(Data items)

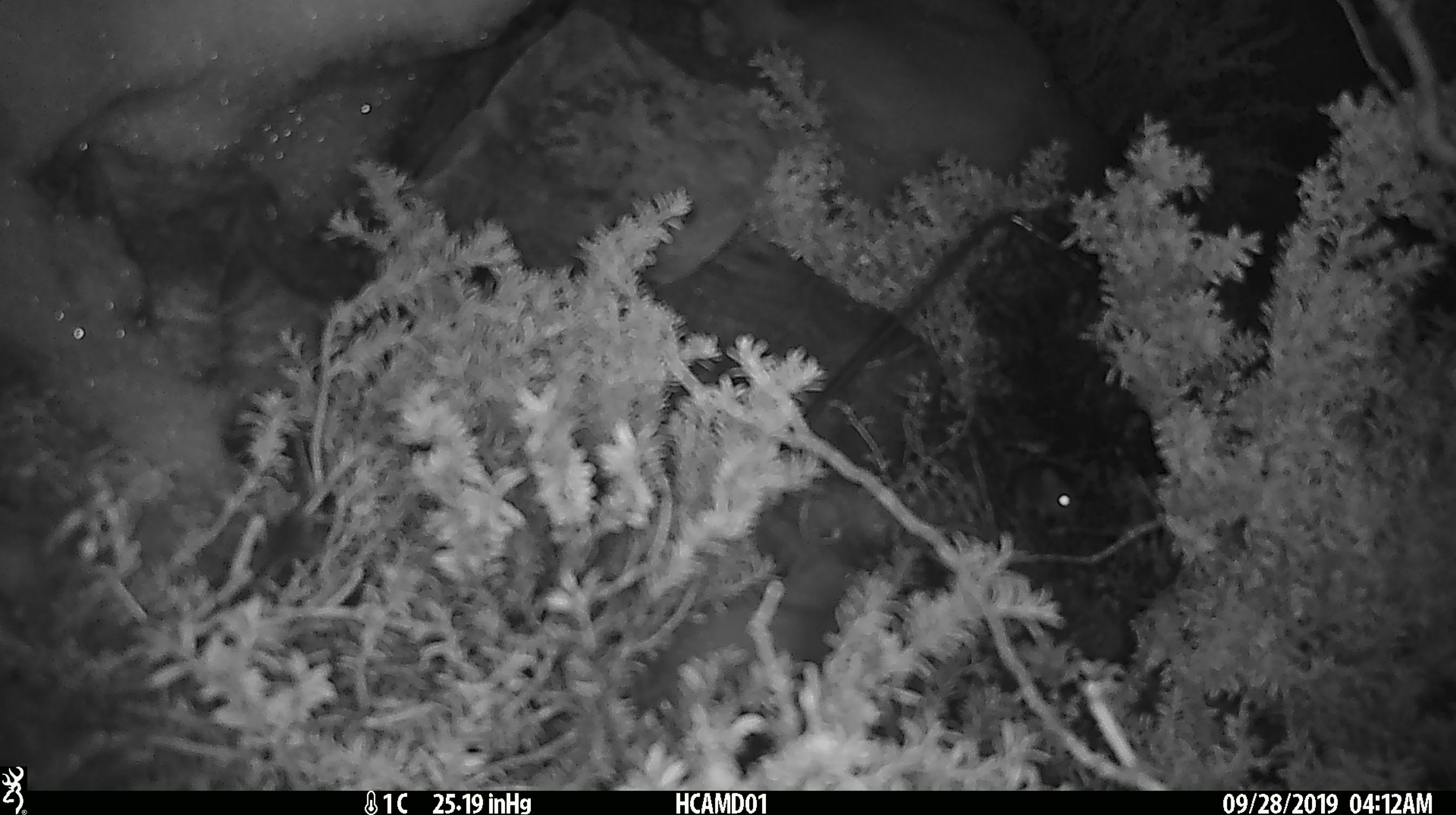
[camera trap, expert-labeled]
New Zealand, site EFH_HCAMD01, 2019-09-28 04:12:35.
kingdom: Animalia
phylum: Chordata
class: Mammalia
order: Rodentia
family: Muridae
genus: Mus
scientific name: Mus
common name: mouse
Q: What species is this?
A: Mouse (Mus).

EXERCISE PROMPT:
Go through the entries and retype each one exactly, skipping any image.

ANSWER FOR THE TASK:
[camera trap, expert-labeled]
New Zealand, site EFH_HCAMD01, 2019-09-28 04:12:35.
kingdom: Animalia
phylum: Chordata
class: Mammalia
order: Rodentia
family: Muridae
genus: Mus
scientific name: Mus
common name: mouse
Q: What species is this?
A: Mouse (Mus).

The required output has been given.